Problem to solve:
Can you repeat the listing word for word, from the line containing "Considering pixel 348" through the line containing "Answer: point 401,219, point"?

[Dataset excerpt]
* * *

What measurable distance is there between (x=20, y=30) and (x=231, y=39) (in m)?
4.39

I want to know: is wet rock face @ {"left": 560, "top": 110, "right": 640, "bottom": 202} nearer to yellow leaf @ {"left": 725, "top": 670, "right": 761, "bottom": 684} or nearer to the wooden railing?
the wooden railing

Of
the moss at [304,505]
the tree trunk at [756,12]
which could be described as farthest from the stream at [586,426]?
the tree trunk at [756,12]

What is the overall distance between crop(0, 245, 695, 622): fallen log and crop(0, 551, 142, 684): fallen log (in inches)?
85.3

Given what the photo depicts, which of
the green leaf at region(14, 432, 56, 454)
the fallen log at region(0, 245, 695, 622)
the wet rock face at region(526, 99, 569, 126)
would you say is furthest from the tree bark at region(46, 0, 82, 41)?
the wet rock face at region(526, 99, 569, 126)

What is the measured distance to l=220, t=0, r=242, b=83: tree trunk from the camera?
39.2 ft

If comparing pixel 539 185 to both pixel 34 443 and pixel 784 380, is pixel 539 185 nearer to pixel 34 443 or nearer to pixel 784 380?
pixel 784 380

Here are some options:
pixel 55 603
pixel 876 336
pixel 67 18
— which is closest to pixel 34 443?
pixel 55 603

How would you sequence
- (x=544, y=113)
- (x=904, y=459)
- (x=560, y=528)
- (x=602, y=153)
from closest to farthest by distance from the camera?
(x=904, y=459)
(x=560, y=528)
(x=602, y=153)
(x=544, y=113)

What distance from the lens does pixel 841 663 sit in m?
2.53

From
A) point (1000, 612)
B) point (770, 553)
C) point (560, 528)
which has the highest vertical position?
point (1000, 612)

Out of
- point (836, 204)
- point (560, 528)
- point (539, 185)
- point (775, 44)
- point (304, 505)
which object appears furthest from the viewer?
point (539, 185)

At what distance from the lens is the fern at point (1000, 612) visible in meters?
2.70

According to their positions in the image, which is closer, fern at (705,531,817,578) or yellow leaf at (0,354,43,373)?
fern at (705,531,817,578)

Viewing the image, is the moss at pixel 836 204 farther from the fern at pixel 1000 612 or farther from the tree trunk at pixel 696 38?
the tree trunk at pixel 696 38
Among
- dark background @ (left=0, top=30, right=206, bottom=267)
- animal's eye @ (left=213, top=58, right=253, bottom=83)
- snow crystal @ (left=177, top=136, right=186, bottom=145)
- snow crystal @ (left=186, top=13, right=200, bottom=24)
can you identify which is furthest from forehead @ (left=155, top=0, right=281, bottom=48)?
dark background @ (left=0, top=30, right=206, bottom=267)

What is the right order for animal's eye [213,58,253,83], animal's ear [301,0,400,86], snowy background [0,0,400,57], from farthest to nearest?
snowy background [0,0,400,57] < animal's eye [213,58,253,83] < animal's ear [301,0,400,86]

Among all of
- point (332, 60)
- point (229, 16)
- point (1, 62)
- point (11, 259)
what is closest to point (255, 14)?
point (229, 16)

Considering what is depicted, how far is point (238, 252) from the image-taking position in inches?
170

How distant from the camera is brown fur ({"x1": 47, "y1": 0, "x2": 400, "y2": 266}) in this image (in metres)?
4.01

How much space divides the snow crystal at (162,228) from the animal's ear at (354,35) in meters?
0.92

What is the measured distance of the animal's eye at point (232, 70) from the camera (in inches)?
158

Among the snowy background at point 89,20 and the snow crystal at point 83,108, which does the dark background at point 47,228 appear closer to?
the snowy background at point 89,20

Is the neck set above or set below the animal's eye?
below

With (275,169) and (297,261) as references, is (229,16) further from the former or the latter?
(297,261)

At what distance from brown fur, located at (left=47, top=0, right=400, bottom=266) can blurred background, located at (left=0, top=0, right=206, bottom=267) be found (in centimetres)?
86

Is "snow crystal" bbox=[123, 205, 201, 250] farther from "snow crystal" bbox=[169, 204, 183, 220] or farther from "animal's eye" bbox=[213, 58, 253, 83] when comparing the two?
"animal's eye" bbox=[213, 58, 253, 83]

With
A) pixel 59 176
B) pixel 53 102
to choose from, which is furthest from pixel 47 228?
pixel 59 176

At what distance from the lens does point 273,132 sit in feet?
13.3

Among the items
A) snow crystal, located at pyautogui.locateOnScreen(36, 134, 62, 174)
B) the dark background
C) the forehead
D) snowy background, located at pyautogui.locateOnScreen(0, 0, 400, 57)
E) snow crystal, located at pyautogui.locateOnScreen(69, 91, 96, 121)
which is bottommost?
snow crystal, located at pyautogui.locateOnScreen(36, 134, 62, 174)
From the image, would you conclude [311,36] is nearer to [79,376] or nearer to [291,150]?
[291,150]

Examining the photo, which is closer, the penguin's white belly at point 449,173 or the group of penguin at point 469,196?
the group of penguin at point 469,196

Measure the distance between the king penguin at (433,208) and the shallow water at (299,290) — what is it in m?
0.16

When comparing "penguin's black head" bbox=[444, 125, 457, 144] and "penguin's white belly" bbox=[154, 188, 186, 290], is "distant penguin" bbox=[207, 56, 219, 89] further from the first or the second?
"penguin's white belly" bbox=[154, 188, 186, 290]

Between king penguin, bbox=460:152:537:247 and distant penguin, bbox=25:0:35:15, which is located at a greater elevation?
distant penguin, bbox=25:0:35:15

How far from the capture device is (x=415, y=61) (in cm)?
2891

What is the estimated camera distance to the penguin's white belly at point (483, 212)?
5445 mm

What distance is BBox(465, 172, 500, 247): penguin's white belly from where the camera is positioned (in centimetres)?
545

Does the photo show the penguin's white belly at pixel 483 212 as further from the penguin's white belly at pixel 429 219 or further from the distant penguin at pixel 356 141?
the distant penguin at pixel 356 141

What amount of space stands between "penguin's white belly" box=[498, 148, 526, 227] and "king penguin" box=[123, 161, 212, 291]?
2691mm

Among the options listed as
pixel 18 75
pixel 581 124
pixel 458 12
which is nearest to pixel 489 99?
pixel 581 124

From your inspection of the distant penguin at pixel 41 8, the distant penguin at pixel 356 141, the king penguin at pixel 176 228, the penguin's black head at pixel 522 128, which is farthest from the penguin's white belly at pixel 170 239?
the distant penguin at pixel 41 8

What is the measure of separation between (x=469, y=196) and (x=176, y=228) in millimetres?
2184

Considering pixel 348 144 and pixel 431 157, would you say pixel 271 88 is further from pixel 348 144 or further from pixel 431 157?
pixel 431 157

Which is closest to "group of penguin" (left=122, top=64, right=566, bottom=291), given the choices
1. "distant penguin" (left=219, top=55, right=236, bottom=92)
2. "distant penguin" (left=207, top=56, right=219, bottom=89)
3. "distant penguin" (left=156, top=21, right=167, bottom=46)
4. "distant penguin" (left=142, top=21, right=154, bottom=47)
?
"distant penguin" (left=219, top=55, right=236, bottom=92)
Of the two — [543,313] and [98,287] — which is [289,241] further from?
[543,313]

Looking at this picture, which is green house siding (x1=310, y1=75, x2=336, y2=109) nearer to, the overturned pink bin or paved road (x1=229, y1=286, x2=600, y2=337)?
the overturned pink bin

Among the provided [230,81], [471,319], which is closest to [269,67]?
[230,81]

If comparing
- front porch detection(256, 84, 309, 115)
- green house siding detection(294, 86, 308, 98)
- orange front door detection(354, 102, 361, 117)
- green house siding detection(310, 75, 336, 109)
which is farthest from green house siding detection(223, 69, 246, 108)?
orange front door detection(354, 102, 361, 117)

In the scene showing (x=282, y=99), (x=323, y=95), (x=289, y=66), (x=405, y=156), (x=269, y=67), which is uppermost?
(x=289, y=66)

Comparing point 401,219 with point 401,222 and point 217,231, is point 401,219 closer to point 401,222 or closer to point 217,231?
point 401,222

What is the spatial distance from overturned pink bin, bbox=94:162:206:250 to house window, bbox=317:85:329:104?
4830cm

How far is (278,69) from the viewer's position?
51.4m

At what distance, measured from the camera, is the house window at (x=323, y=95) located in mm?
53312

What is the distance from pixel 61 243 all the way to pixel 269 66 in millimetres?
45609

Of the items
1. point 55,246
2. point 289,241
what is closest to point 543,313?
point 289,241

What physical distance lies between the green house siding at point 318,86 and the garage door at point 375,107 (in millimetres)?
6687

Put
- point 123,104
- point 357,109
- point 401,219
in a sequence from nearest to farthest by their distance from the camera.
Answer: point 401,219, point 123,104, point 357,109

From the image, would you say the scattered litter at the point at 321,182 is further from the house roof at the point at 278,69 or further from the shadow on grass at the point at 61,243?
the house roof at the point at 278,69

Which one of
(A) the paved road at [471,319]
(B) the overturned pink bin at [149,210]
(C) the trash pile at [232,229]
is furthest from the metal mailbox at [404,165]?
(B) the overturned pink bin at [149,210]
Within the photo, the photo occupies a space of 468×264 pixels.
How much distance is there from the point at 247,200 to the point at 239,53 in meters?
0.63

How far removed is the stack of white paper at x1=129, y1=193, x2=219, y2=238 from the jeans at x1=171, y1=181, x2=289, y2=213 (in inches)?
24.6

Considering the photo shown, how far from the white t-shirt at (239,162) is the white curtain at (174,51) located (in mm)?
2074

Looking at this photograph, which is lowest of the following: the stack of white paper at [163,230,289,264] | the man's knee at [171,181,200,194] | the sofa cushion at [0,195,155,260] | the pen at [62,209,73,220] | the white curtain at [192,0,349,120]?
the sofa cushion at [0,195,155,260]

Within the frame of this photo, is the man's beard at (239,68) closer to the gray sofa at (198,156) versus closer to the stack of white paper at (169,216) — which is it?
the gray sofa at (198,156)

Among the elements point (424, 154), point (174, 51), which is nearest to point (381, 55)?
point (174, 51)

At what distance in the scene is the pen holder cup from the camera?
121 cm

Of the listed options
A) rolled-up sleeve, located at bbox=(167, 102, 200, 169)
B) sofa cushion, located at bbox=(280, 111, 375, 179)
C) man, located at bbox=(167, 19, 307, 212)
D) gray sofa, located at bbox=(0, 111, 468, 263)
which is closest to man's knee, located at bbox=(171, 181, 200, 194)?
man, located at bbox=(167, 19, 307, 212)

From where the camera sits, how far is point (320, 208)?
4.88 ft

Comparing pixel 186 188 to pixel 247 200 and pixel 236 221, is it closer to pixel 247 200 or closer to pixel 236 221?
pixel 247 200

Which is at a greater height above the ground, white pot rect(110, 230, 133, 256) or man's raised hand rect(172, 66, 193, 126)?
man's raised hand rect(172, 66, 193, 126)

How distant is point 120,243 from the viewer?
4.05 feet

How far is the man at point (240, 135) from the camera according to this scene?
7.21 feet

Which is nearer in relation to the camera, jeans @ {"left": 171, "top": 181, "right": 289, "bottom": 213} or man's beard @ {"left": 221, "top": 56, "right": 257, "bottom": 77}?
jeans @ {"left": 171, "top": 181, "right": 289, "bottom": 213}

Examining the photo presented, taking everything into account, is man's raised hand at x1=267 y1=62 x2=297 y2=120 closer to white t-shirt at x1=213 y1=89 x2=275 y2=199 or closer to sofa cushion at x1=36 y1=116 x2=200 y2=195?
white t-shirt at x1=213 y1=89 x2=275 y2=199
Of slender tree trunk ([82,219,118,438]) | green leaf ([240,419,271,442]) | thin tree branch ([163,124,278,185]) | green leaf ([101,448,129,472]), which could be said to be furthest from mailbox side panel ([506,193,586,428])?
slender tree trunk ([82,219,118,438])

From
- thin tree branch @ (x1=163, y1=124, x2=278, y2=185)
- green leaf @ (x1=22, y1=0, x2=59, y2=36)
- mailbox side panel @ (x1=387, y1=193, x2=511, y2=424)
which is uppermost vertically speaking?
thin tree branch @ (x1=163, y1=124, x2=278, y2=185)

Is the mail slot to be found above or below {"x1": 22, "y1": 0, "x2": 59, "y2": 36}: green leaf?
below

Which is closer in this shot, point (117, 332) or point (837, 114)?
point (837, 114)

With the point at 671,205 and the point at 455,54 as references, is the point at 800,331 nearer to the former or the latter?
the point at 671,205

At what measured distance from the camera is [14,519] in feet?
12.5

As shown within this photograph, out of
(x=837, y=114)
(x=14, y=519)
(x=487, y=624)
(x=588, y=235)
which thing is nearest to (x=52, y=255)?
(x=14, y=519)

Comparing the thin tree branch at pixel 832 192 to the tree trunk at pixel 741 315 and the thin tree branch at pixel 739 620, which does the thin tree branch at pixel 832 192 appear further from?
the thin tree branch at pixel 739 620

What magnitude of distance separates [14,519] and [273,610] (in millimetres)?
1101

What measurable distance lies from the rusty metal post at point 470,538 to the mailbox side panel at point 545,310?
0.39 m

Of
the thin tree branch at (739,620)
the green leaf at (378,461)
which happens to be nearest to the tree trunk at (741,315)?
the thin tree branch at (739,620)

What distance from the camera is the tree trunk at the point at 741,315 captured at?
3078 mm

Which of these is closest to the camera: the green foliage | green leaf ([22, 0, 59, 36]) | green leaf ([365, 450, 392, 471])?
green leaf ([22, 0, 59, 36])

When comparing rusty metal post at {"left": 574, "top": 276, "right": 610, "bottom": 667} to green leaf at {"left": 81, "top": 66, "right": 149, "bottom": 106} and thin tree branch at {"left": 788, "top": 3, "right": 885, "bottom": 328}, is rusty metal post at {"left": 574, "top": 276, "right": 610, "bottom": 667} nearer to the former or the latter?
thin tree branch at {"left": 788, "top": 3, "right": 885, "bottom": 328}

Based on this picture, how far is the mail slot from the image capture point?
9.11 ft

* * *

Answer below:
Considering pixel 348 144 and pixel 431 157, would you say pixel 271 88 is further from pixel 348 144 or further from pixel 431 157?
pixel 431 157

Which is closest to "group of penguin" (left=122, top=64, right=566, bottom=291), given the choices
1. "distant penguin" (left=219, top=55, right=236, bottom=92)
2. "distant penguin" (left=207, top=56, right=219, bottom=89)
3. "distant penguin" (left=156, top=21, right=167, bottom=46)
4. "distant penguin" (left=142, top=21, right=154, bottom=47)
?
"distant penguin" (left=219, top=55, right=236, bottom=92)
Of the two — [543,313] and [98,287] — which is [289,241] further from?
[543,313]

Looking at this picture, which is green house siding (x1=310, y1=75, x2=336, y2=109) nearer to, the overturned pink bin or paved road (x1=229, y1=286, x2=600, y2=337)?
the overturned pink bin

Among the provided [230,81], [471,319], which is closest to [269,67]?
[230,81]

If comparing
- front porch detection(256, 84, 309, 115)
- green house siding detection(294, 86, 308, 98)
- orange front door detection(354, 102, 361, 117)
- green house siding detection(310, 75, 336, 109)
which is farthest from green house siding detection(223, 69, 246, 108)?
orange front door detection(354, 102, 361, 117)

In the scene showing (x=282, y=99), (x=323, y=95), (x=289, y=66), (x=405, y=156), (x=269, y=67), which is uppermost?
(x=289, y=66)

Comparing point 401,219 with point 401,222 and point 217,231, is point 401,219 closer to point 401,222 or closer to point 217,231?
point 401,222

What is the spatial distance from overturned pink bin, bbox=94:162:206:250 to house window, bbox=317:85:329:104?
4830cm

How far is (278,69) from the viewer's position?
51.4m

At what distance, measured from the camera, is the house window at (x=323, y=95) located in mm?
53312

What is the distance from pixel 61 243 all the way to pixel 269 66 in millimetres?
45609

Of the items
1. point 55,246
2. point 289,241
what is closest to point 543,313?
point 289,241

What physical distance lies between the green house siding at point 318,86 and the garage door at point 375,107 (in millimetres)?
6687

Put
- point 123,104
- point 357,109
- point 401,219
in a sequence from nearest to farthest by their distance from the camera.
Answer: point 401,219, point 123,104, point 357,109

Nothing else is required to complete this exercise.